A new chapter in my life will begin soon. As I look back, I see a house that has been left in ruin and once connected inhabitants who have gone various ways in the winds of this world. And it hurts to see an empire in dilapidation. And now I take to myself new members and begin again. I feel old and tired. My wife will need strong leadership and a committed superhero husband. But I feel like she will get a false smile and rehearsed lines in order to keep a happy household. I love her, a lot! And if loving her means that I lose my children, then I briefly frown at God and yet still trust Him that He has this whole thing carefully thought out. I rely on God to take care of my children. I miss them so much, even though they are always within earshot. And I feel like I am watching them slip though my fingers. But the truth of the matter is that they haven't been in my palms in a very long time. I have been in denial.

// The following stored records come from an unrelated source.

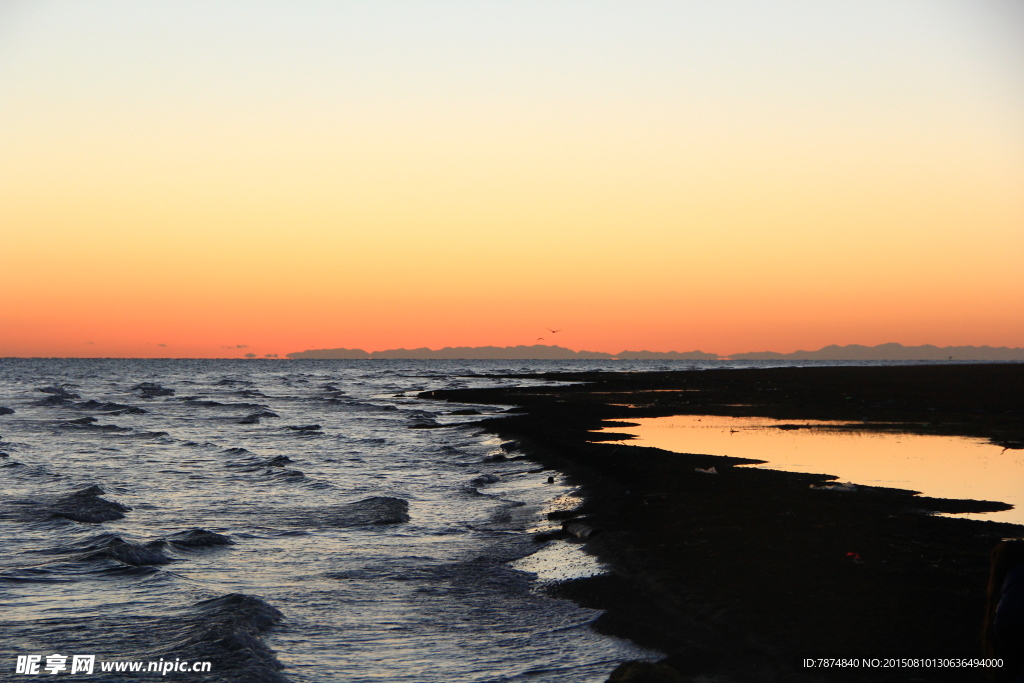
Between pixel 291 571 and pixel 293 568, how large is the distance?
0.67ft

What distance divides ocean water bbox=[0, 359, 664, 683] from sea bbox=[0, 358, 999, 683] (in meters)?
0.04

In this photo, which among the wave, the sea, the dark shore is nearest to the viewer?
the dark shore

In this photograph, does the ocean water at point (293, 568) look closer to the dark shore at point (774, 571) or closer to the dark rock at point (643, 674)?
the dark rock at point (643, 674)

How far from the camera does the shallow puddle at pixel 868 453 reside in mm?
19016

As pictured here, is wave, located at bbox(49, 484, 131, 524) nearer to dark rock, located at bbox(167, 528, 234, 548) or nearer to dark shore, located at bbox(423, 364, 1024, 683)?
dark rock, located at bbox(167, 528, 234, 548)

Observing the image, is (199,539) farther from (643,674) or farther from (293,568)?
(643,674)

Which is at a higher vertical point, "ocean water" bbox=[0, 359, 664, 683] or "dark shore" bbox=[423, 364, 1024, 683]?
"dark shore" bbox=[423, 364, 1024, 683]

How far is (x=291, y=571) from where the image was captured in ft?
44.5

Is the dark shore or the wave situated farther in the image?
the wave

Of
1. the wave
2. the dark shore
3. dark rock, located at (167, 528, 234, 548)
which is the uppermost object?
the dark shore

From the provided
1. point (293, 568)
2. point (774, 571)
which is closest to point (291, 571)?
point (293, 568)

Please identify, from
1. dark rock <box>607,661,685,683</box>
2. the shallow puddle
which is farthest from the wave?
the shallow puddle

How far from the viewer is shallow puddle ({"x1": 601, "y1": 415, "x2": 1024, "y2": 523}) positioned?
19016 millimetres

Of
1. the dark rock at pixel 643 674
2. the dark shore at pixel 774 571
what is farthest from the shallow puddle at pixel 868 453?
the dark rock at pixel 643 674
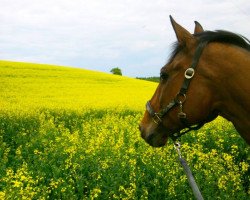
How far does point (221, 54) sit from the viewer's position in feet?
10.7

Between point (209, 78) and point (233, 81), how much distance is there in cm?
18

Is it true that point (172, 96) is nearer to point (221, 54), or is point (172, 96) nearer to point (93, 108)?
point (221, 54)

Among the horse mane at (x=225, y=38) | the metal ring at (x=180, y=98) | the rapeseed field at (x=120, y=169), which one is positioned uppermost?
the horse mane at (x=225, y=38)

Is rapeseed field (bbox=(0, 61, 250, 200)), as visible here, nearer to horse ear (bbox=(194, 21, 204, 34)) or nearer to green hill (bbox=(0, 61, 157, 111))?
horse ear (bbox=(194, 21, 204, 34))

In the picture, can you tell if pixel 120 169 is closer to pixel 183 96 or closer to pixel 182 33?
pixel 183 96

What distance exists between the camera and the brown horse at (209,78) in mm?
3244

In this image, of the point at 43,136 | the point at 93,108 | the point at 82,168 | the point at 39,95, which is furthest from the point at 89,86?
the point at 82,168

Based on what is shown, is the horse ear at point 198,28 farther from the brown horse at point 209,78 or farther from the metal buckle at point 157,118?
the metal buckle at point 157,118

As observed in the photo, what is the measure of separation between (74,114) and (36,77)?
53.8 feet

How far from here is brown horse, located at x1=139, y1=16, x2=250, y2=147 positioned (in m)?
3.24

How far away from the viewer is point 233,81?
3.24 meters

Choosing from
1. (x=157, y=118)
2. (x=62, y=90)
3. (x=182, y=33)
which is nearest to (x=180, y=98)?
(x=157, y=118)

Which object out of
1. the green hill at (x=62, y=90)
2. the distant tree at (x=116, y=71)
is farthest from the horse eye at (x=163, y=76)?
the distant tree at (x=116, y=71)

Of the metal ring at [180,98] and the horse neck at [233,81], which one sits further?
the metal ring at [180,98]
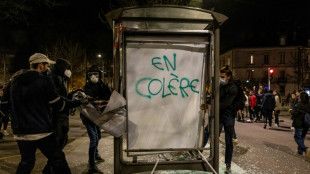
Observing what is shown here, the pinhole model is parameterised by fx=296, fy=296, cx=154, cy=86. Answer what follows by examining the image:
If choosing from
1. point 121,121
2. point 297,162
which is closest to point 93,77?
point 121,121

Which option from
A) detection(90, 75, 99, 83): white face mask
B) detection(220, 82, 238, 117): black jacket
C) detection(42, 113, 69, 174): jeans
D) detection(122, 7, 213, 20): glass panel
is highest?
detection(122, 7, 213, 20): glass panel

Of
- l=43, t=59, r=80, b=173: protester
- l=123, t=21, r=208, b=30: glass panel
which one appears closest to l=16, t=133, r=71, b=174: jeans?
l=43, t=59, r=80, b=173: protester

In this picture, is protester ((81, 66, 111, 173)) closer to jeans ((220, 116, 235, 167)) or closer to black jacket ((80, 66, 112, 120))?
black jacket ((80, 66, 112, 120))

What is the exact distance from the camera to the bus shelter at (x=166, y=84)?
Answer: 12.7 feet

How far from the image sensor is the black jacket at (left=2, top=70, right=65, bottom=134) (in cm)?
360

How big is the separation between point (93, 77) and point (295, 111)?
5.13 metres

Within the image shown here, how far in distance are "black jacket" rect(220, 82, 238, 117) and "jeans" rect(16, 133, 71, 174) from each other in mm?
2966

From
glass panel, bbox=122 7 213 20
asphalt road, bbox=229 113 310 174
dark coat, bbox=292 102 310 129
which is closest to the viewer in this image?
glass panel, bbox=122 7 213 20

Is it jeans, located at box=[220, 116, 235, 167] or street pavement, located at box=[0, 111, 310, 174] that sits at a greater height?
jeans, located at box=[220, 116, 235, 167]

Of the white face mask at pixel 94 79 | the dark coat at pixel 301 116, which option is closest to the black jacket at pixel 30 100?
the white face mask at pixel 94 79

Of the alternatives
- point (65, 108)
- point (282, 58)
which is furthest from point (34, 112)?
point (282, 58)

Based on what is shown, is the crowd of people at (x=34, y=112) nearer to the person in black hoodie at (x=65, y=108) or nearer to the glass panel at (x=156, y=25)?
the person in black hoodie at (x=65, y=108)

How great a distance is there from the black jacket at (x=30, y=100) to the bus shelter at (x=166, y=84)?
926 mm

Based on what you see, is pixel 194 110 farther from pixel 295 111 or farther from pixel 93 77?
pixel 295 111
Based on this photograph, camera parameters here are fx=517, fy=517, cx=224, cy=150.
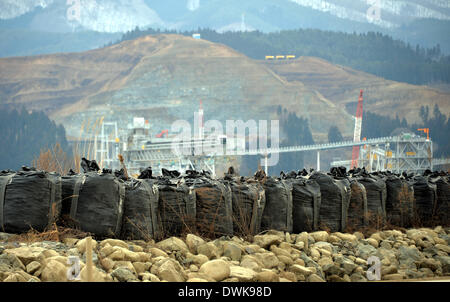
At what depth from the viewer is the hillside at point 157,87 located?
9000cm

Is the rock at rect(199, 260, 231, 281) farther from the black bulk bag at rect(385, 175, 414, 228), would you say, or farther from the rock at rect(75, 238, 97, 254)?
the black bulk bag at rect(385, 175, 414, 228)

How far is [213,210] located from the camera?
4.62 metres

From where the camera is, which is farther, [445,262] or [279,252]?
[445,262]

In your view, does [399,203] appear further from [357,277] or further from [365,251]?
[357,277]

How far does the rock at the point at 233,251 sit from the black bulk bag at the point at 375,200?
2.32 m

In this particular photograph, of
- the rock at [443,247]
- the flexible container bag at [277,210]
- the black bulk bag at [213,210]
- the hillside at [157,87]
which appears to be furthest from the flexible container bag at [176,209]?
the hillside at [157,87]

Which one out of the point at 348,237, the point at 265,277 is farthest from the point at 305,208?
the point at 265,277

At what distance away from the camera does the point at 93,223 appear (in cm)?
419

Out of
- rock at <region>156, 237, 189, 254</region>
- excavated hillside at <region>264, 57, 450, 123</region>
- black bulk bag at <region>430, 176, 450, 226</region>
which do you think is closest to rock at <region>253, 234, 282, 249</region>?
rock at <region>156, 237, 189, 254</region>

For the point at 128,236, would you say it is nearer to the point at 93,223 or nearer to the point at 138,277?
the point at 93,223

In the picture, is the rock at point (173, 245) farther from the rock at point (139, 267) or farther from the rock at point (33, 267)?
the rock at point (33, 267)

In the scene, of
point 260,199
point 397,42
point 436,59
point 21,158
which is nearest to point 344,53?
point 397,42

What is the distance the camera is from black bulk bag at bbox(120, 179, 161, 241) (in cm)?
433

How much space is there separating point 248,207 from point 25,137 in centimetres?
8185
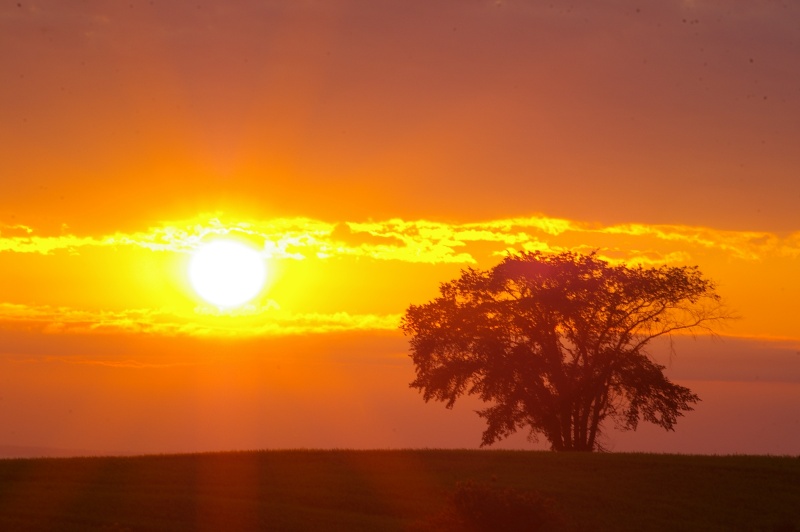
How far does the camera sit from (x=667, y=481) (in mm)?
36469

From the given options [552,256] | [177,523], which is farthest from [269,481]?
[552,256]

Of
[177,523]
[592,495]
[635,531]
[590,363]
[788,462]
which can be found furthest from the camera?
[590,363]

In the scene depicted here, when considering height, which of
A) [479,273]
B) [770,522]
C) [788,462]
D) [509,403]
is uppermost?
[479,273]

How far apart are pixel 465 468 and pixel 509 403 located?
15.2 metres

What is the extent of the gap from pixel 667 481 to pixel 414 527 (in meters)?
14.4

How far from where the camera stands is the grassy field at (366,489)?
2725 cm

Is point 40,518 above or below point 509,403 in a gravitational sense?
below

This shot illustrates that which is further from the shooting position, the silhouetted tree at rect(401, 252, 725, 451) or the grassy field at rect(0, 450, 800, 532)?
the silhouetted tree at rect(401, 252, 725, 451)

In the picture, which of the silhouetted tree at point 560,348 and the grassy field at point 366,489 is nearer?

And I hate that realization.

Let the wedding come and let the new chapter in this already amazing life begin!

Tuesday, November 18, 2008

What is it about a gun?

What is it about a gun? My friend Beth was in the Ukraine and she visited the Kalashnikov plant where they manufacture the amazing AK47. She talked about firing it in fully automatic mode and she beamed like a lighthouse as she relived the experience. She can’t weigh 100 pounds soaking wet. Yet she felt really powerful. Her words: “It was so cool”.

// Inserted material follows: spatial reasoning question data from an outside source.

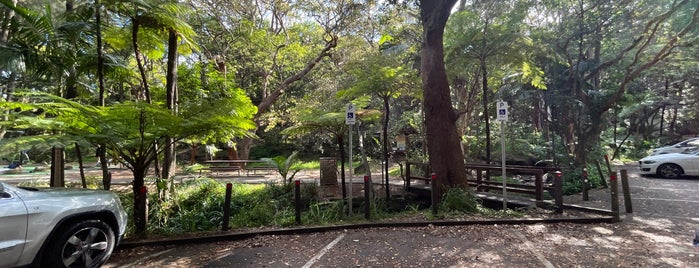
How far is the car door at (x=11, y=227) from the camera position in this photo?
3582mm

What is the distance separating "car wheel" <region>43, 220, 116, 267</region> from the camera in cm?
411

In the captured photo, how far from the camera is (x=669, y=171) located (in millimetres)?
13633

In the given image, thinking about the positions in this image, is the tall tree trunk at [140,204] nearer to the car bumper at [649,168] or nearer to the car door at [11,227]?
the car door at [11,227]

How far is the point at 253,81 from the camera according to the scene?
85.5ft

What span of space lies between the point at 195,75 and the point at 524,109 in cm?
2028

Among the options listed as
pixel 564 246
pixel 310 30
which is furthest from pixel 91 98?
pixel 310 30

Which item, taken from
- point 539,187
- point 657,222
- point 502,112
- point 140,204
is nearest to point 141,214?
point 140,204

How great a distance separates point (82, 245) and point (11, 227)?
34.6 inches

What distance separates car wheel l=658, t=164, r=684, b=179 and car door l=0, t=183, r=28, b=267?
18.3m

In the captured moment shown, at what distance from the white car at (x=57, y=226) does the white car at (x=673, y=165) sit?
57.2ft

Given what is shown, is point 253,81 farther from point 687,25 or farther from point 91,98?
point 687,25

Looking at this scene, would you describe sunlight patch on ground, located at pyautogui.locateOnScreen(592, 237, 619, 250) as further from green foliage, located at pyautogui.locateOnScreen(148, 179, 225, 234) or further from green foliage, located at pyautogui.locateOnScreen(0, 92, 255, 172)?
green foliage, located at pyautogui.locateOnScreen(148, 179, 225, 234)

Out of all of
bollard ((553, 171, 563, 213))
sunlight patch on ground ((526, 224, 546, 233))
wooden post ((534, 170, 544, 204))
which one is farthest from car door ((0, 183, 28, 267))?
wooden post ((534, 170, 544, 204))

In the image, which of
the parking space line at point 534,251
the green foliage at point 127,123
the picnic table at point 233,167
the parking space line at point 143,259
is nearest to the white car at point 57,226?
the parking space line at point 143,259
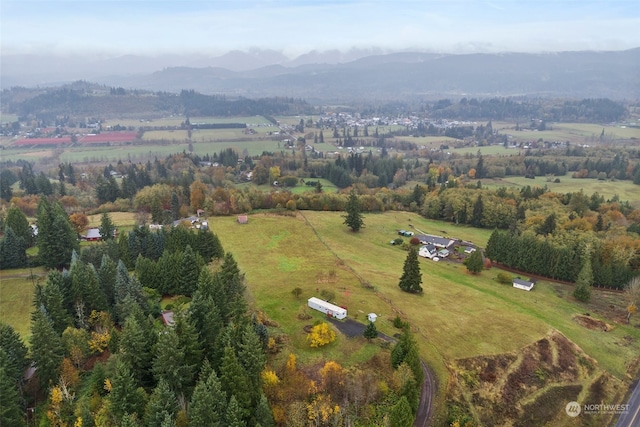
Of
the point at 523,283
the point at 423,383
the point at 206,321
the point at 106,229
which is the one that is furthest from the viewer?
the point at 106,229

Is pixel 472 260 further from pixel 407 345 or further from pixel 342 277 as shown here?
pixel 407 345

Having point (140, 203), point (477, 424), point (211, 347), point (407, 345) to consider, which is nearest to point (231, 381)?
point (211, 347)

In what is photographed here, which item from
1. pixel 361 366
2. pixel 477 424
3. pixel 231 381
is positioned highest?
pixel 231 381

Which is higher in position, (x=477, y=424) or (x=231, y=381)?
(x=231, y=381)

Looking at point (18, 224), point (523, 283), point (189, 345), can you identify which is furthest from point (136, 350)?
point (523, 283)

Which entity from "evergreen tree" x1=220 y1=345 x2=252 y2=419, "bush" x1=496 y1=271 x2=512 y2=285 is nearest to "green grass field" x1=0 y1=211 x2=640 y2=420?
"bush" x1=496 y1=271 x2=512 y2=285

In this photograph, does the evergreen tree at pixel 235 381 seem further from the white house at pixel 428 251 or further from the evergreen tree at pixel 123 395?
the white house at pixel 428 251

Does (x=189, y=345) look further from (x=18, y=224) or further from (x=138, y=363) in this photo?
(x=18, y=224)

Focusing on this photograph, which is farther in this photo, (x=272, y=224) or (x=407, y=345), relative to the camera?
(x=272, y=224)

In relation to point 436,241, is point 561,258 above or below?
above
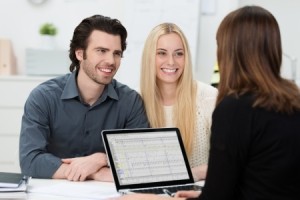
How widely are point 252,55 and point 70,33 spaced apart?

Power is a funny thing. We all want it; lots of it. Jesus promised we would receive it after the Holy Ghost came in Acts 2. He said that all power was given to him. And he also said we would do the same things that he did here. So where is the disconnect?


Most of the Christians I know are fighting a real battle. They have to fight for their kids against the indoctrination of garbage like MTV. They have to battle their lustful thoughts every time they walk through a shopping mall and see women dressed like little whores. They have the daily battle against doubt, discouragement, the culture of a damned world, and propensity to do our own thing because the influence of rebellion and unrest is wafting through the air. Women have to battle for the affections of their husbands. Students have to find their place on the campus against the wall of peer pressure.

In the twelve step program, people recite over and over how powerless they are. But are they really? And isn’t it power that will eventually ease the war.

It’s time to arm up! It’s time to kick the enemy in the gonads. It might seem a little hypocritical because I have posted things in the past that were more of a faith statement than a report of current events. But I’m starting to get my power back. And it feels good. Maybe it’s my impending marriage. Maybe it’s God’s merciful intervention. But then again, maybe I’m just sick and tired of letting the bully come in, throw me down, and take my lunch money.